Ainsi dans cette étude nous nous intéressons à cette association à deux points de vue ;l’APECSY comme « agent » de changement social et l’APECSY comme association oeuvrant pour le développement local. Aussi nous essayerons d’apporter des réponses à ces différentes questions :
• Qu’est ce qui est à l’origine de la création de l’APECSY et comment est elle organisée ?
• Quel rôle joue cette association dans le processus de changement social en général et dans l’évolution des rapports intergénérationnels dans un cadre où les aînés ont toujours été les acteurs sociaux principaux ?
• Quel rôle joue cette association dans la promotion du développement local ?
HISTORIQUE , CARACTERISTIQUES ET OBJECTIFS DE L’APECSY
Historique
L’Association pour la promotion économique culturelle et sociale de Yoff (APECSY) est née dans un contexte marqué par de profondes mutations. En effet la fin des Années 1970 constitue un tournant décisif dans l’histoire du village. A l’image des autres villages dits traditionnels de la presqu’île du Cap-vert, Yoff évolue de son statut de petite agglomération semi rurale à celui de ville. Cette urbanisation rapide va soulever un ensemble de problèmes d’ordre spatial (gestion de l’espace et du domaine traditionnel du village), économique, social et culturel .
Au plan domanial : le décret 75-590MTPUT /DUH du 5 juin 1975 confinait le village de Yoff à une bande de terre limitée à l’Est par la voie d’accès au cimetière musulman de Dakar, à L’Ouest par le cône d’envol de la piste de l’Aéroport international de Dakar, au Nord par l’océan Atlantique et au Sud par l’Autoroute, soit une superficie de 100 hectares pour une population de prés de 15000habitants. Ces chiffres révèlent une promiscuité et un manque d’espace criard aggravé par l’avancée progressive de la mer d’une part. D’autre part l’extension de quartiers voisins comme Grand- Yoff et Grand Médine se poursuivait jusque dans les limites Est et Nord –Est du village en même temps que l’installation dans le domaine de Yoff de L’Aéroport Dakar– Yoff, du cimetière musulman et de la foire internationale de Dakar. Le village de Yoff pris dans ce carcan, étouffait. Il fallait trouver une solution immédiate à savoir obtenir de l’Etat une extension du village.
Au plan économique : l’agriculture, l’élevage et la pêche principales activités de production rencontraient de sérieuses difficultés. Les deux premières étaient affectées par le manque de terre. Quant à la pêche, la vétusté des équipements confinait le secteur à un stade artisanal .
Au plan social : l’urbanisation rapide conjuguée à la dislocation des structures sociales traditionnelles (familles élargies, classes d’âge…) a engendré plusieurs maux : la délinquance juvénile, la prostitution pour ne citer que ceux là. D’autre part, les problèmes que connaissent les principales activités de production (agriculture, élevage, pêche) affectent les niveaux de vie des familles et créent des conditions de précarité.

------------------------------------------------------------

[À COMPLÉTER]:
(a) Répondez à ces questions sur l'extrait consacré à l'APECSY :
(i) Quelle superficie le décret du 5 juin 1975 accordait-il au village de Yoff ?
(ii) Qu'est-ce qui maintenait la pêche à un stade artisanal ?
(iii) Quels maux nés de l'urbanisation rapide l'extrait cite-t-il nommément ?
(b) D'après l'extrait sur l'APECSY, quelles limites le décret de 1975 fixait-il au village de Yoff ? Donnez chacune avec son orientation.

Questions spatiales sur images:
------------------------------------------------------------

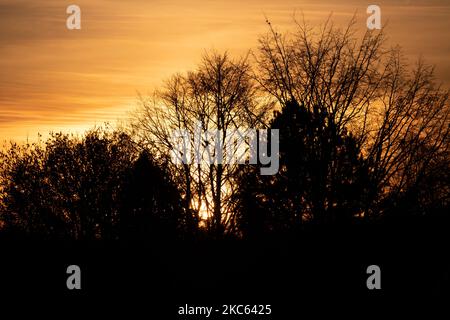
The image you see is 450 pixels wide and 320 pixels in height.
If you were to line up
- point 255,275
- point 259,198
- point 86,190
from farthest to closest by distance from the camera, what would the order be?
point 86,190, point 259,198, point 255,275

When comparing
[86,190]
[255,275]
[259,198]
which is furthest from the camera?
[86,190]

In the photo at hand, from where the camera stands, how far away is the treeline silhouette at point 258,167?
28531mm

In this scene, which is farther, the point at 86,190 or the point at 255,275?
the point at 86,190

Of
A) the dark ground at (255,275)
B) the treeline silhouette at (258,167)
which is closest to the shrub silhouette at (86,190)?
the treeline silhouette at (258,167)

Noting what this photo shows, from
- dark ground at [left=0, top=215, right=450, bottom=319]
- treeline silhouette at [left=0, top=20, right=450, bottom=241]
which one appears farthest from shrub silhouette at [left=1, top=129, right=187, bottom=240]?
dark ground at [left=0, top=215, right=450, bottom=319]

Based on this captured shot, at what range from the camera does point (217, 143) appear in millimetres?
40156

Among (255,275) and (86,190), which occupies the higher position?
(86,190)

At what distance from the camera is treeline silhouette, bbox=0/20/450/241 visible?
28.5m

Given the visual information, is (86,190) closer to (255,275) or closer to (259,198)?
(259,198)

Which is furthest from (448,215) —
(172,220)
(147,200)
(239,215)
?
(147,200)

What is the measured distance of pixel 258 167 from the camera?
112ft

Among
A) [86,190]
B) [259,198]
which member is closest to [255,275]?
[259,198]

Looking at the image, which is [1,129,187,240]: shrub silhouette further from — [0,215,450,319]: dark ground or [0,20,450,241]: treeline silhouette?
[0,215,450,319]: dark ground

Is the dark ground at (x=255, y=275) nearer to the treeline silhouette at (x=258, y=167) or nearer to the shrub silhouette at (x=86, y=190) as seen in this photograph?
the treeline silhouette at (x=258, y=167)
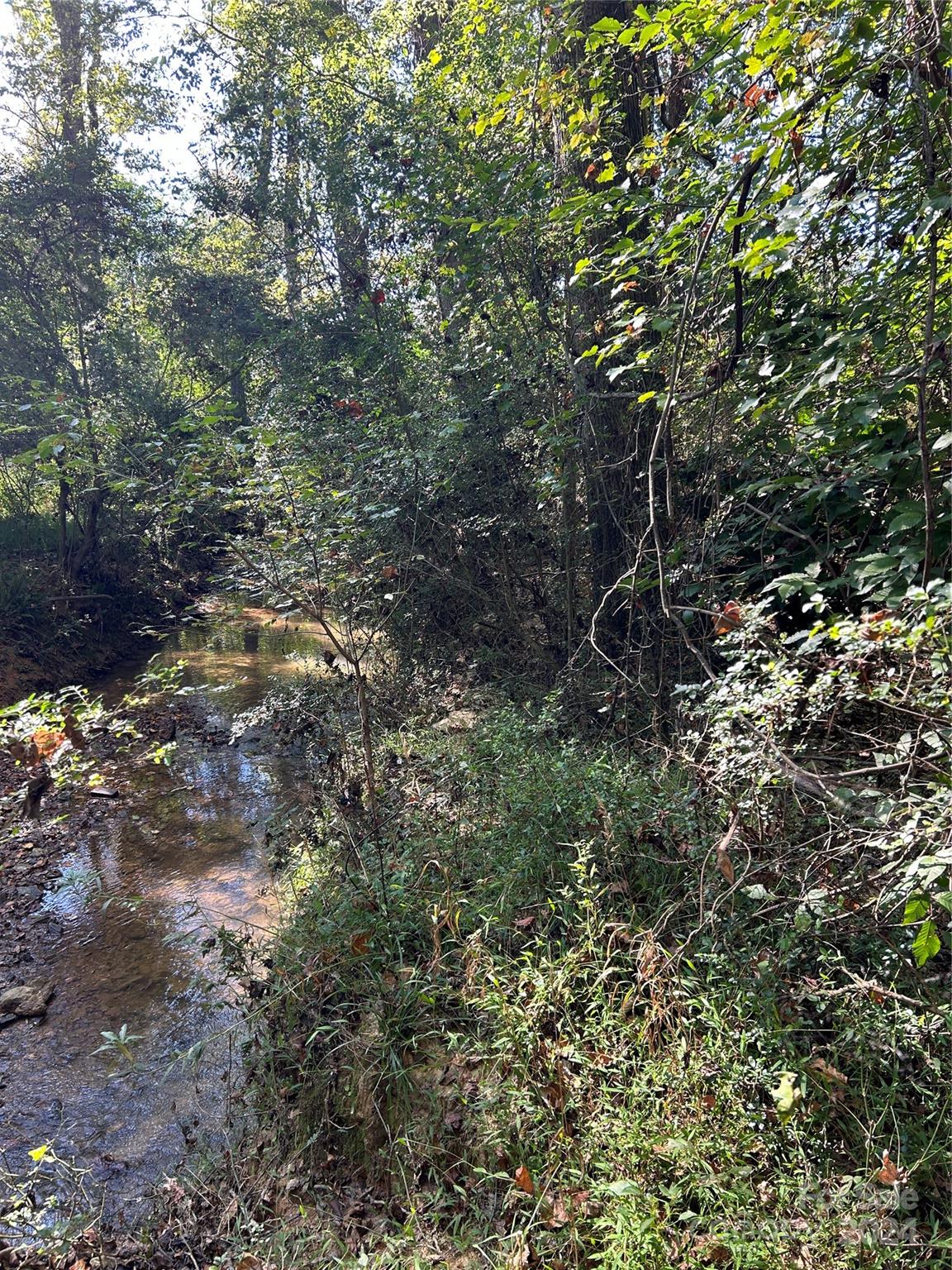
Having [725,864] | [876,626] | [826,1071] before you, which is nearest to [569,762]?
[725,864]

------------------------------------------------------------

[RÉPONSES COMPLÈTES]:
(a)
(i) 100 hectares, pour une population de près de 15 000 habitants.
(ii) La vétusté des équipements.
(iii) La délinquance juvénile et la prostitution.

(b)
- Est : la voie d'accès au cimetière musulman de Dakar
- Ouest : le cône d'envol de la piste de l'Aéroport international de Dakar
- Nord : l'océan Atlantique
- Sud : l'Autoroute